Benito Mikheili Buachidze (ბენიტო ბუაჩიძე; 2 September 1905 – 3 October 1937) was a Georgian literary critic. He was a member of the SCCP since 1926. He was the brother of Kita Buachidze.

==Biography==

Benito Buachidze was one of the first ideological leaders and organizers of Georgian and Transcaucasian proletarian writing. Buachidze had adopted the name "Benito" with reference to Benito Mussolini, who in the 1920s was seen as a modernizing figure in the style of Futurism.
In 1926–28 he was elected Secretary of the Union of Georgian and Transcaucasian Proletarian Writing Associations.
He contributed to the newspaper Zaria Vostok.

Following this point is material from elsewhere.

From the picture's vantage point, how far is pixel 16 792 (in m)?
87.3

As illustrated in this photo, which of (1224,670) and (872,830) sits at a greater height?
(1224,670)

Buachidze was a member of the editorial board of the magazine "На литературном посту" and the editor of the magazine "На рубеже Востока".
In 1932 he worked as a senior researcher at the Institute of Literature of the Moscow Communist Academy.
In 1934 he was appointed Dean of the Faculty of Literature of Tbilisi State University.

In his works Buachidze developed the issues of the development of Soviet literature, the problems of realism and romanticism, the revolutionary traditions of Soviet art.
Among Buachidze's books are: Struggle for Hegemony (1930), Creative Issues of Fiction (1933) and Ways of Contemporary Georgian Literature (1934). He wrote about Ilia Chavchavadze, Mikheil Javakhishvili, Galaktion Tabidze, Vladimir Mayakovsky and Nikoloz Ostrovsky.

Benito Buachidze was arrested on 22 July 1937 and convicted on 3 October 1937 by the passing session of the Military Board of the Supreme Court of the USSR.
He was accused of counterrevolution and sentenced to the highest measure of punishment - shooting.
He was rehabilitated posthumously on 25 June 1956.